WHAT NEEDS TO BE DONE:
Print word for word whatever lies between the first line of the material and the line holding "The Happy Sloths: OPI", both included, and omit all pictures.

INFORMATION SHOWN:

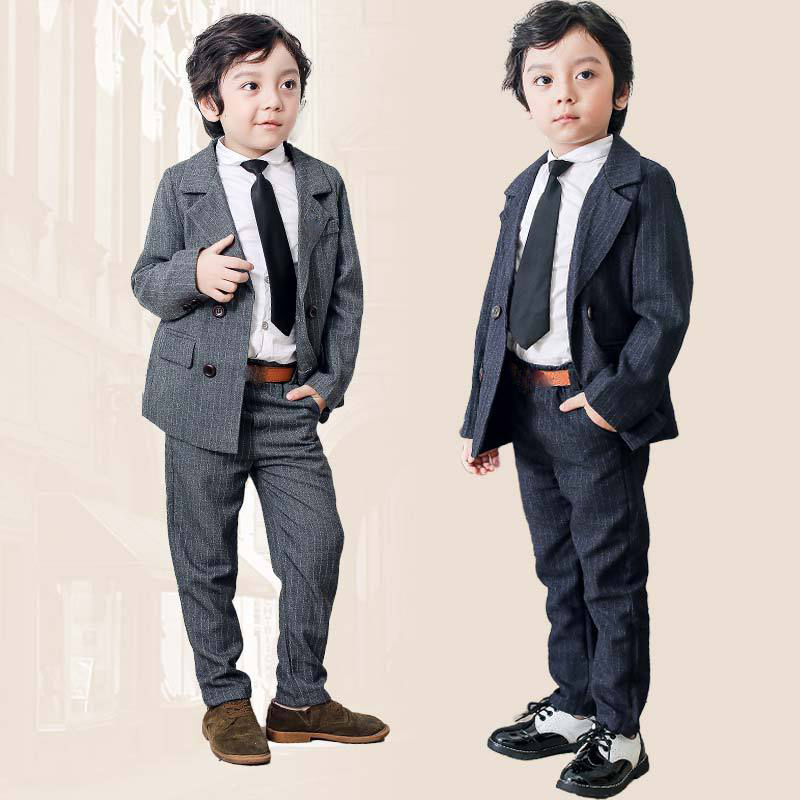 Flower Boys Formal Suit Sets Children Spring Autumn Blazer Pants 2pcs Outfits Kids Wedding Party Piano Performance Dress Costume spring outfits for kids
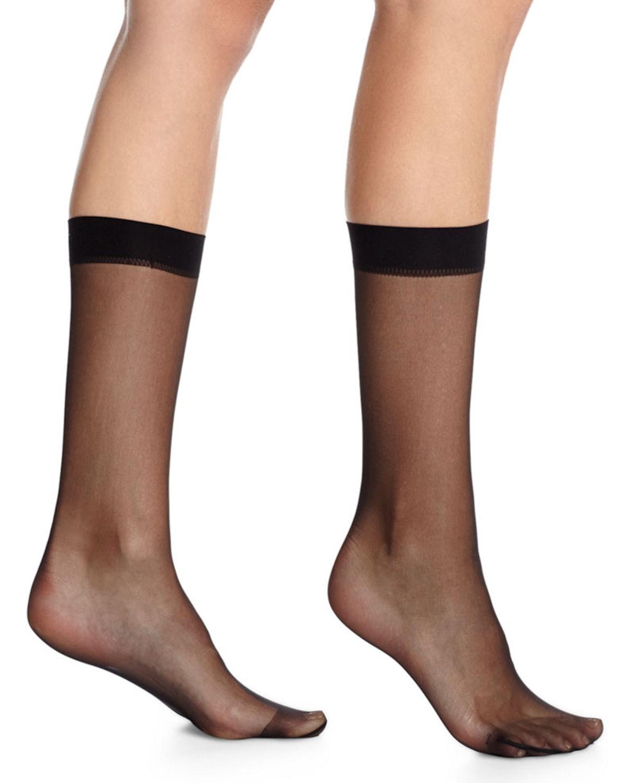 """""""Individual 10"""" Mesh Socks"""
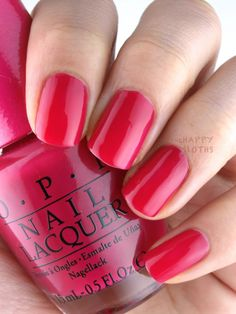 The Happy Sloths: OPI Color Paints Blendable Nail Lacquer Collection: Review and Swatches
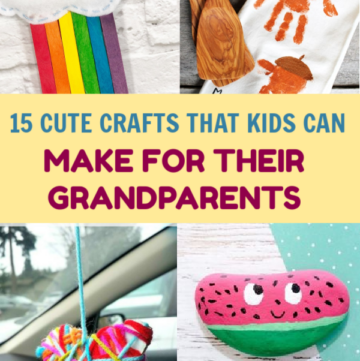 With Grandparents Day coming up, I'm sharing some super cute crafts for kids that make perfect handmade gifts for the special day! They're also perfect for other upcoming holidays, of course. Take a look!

SOLUTION FOR THIS EXERCISE:
 Flower Boys Formal Suit Sets Children Spring Autumn Blazer Pants 2pcs Outfits Kids Wedding Party Piano Performance Dress Costume spring outfits for kids
 """""""Individual 10"""" Mesh Socks"""
 The Happy Sloths: OPI Color Paints Blendable Nail Lacquer Collection: Review and Swatches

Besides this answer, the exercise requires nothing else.